On 30–31 August 2011 Margarita, Capece and Rosania (who returned from Chievo) were signed by the third division club Lanciano in temporary deal, for free, despite they had a total of €5 million price tag in accounting due to swap deals in June 2011. Margarita also played his last game for Ascoli on 30 August. At the end of season Lanciano promoted to Serie B. Margarita made 1 starts and 13 substitutes for the promotion winner. On 1 July 2012 all 3 players returned to Ascoli.
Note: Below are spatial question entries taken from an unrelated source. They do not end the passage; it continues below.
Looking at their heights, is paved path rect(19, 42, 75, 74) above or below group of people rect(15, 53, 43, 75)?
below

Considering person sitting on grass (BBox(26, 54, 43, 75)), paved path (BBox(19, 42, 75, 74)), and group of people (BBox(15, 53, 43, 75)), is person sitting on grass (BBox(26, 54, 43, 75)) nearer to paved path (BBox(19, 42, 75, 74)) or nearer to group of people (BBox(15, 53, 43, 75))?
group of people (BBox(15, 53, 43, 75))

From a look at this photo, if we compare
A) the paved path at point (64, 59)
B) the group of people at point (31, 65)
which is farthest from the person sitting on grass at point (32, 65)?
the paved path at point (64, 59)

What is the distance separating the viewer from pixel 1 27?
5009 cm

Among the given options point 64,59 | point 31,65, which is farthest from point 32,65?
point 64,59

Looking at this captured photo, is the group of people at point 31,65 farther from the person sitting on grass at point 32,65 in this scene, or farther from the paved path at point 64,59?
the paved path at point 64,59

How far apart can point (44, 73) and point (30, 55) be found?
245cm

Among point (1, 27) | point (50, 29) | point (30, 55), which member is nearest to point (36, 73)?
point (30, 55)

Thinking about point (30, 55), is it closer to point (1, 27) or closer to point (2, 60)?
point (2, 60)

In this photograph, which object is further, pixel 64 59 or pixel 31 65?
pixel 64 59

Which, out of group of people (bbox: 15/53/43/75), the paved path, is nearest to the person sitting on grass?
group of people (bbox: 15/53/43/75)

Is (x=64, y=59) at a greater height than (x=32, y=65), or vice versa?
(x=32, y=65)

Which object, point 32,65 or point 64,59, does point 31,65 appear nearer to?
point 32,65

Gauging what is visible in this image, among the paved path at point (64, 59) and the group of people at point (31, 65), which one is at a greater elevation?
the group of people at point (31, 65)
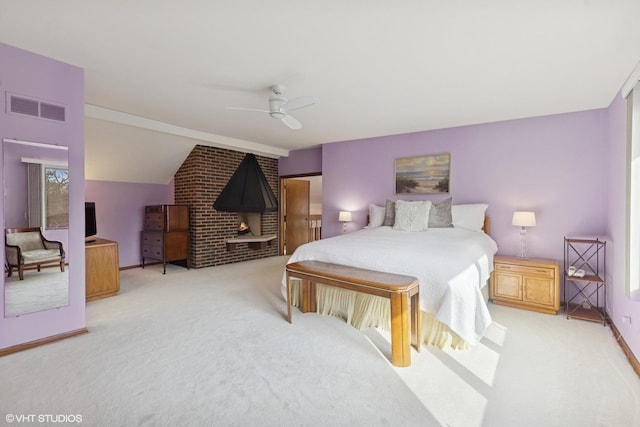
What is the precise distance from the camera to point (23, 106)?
2422mm

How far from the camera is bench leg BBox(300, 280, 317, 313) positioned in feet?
10.8

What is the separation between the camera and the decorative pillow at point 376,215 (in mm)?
4805

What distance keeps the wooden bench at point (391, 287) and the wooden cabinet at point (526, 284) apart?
1706mm

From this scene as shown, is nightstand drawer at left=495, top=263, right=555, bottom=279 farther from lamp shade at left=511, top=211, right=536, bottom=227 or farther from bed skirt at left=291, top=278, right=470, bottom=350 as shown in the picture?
bed skirt at left=291, top=278, right=470, bottom=350

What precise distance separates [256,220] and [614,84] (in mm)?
5766

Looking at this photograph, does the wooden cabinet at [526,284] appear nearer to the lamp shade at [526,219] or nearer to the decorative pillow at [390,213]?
the lamp shade at [526,219]

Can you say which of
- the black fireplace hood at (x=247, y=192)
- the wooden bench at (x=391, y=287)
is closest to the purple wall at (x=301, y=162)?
the black fireplace hood at (x=247, y=192)

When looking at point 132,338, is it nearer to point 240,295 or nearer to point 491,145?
point 240,295

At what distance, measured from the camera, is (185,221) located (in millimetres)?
5453

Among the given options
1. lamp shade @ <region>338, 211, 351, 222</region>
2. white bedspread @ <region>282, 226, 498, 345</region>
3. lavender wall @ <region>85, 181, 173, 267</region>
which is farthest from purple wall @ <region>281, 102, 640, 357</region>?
lavender wall @ <region>85, 181, 173, 267</region>

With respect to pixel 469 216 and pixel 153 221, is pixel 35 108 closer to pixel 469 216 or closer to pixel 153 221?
pixel 153 221

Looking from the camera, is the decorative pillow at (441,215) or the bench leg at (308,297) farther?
the decorative pillow at (441,215)

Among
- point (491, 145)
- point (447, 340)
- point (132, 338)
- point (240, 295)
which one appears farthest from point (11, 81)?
point (491, 145)

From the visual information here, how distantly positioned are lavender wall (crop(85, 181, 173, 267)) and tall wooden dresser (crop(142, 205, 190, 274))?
0.57ft
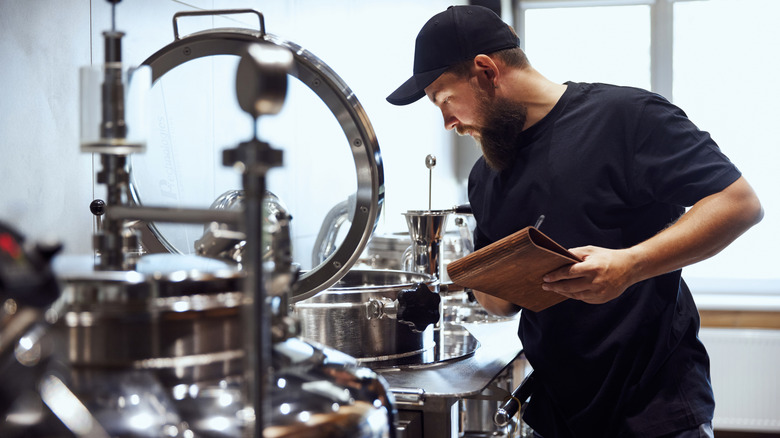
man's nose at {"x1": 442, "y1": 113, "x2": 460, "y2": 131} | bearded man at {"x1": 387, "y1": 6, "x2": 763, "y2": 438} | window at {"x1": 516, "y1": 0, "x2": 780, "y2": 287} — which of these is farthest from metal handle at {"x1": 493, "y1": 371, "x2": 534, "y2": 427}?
window at {"x1": 516, "y1": 0, "x2": 780, "y2": 287}

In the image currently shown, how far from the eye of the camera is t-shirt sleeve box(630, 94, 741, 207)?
1.46m

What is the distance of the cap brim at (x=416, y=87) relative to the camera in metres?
1.74

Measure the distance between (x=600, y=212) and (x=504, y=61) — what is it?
0.42 m

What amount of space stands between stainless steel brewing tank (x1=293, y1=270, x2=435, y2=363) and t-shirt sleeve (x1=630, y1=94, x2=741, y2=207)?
1.66ft

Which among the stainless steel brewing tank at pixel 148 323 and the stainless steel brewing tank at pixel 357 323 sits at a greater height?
the stainless steel brewing tank at pixel 148 323

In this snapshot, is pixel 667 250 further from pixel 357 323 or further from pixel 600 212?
pixel 357 323

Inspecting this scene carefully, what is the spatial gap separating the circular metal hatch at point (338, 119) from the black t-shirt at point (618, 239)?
1.82 ft

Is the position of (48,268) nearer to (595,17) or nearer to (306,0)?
(306,0)

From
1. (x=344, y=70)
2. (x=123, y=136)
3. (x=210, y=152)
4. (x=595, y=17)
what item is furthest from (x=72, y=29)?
(x=595, y=17)

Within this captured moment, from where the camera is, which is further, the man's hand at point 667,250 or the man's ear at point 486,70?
the man's ear at point 486,70

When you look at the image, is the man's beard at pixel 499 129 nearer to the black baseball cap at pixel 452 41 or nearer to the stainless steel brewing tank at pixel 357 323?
the black baseball cap at pixel 452 41

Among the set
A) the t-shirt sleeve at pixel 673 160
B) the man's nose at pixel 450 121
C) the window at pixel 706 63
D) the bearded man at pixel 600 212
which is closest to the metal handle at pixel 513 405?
the bearded man at pixel 600 212

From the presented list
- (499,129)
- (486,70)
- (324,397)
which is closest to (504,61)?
(486,70)

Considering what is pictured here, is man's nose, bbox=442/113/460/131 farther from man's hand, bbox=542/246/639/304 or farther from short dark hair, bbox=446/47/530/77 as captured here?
man's hand, bbox=542/246/639/304
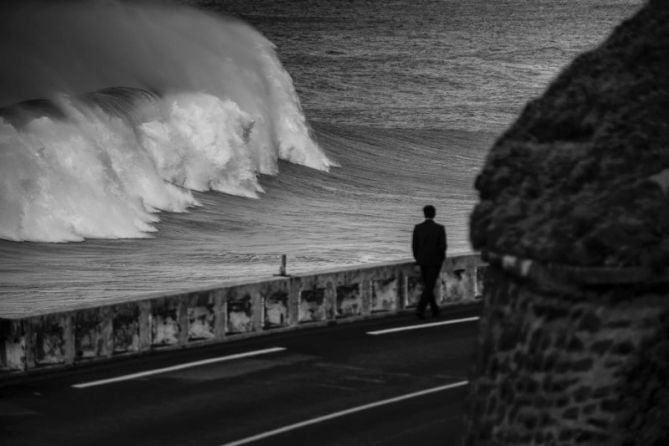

On 22 August 2012 Margarita left for the fourth division club Venezia in another temporary deal. At the end of season Margarita returned to Ascoli, which the club had relegated from Serie B to Lega Pro Prima Divisione.

On 24 August 2013 Margarita was signed by another fourth division club Sorrento, also from Campania. On 17 December 2013 Ascoli bankrupted, with a new company takeover the assets for €862,000 only, which write-down the residual value of player assets to zero, including Margarita, Capece and Rosania "worth" around €1.875 million on 31 December 2013 in accounting. That season Margarita made 5 starts and 2 substitute for Sorrento; the club failed to win the playoffs round of 2013–14 Lega Pro Seconda Divisione in order to remain in Lega Pro, which also saw the two divisions of Lega Pro league had been merged, as well as from 69 teams to 60 teams.

On 29 January 2015 he was signed by Lupa Roma.

On 5 September 2015 he was signed by Monticelli.

On 9 July 2016 he was signed by Fermana F.C.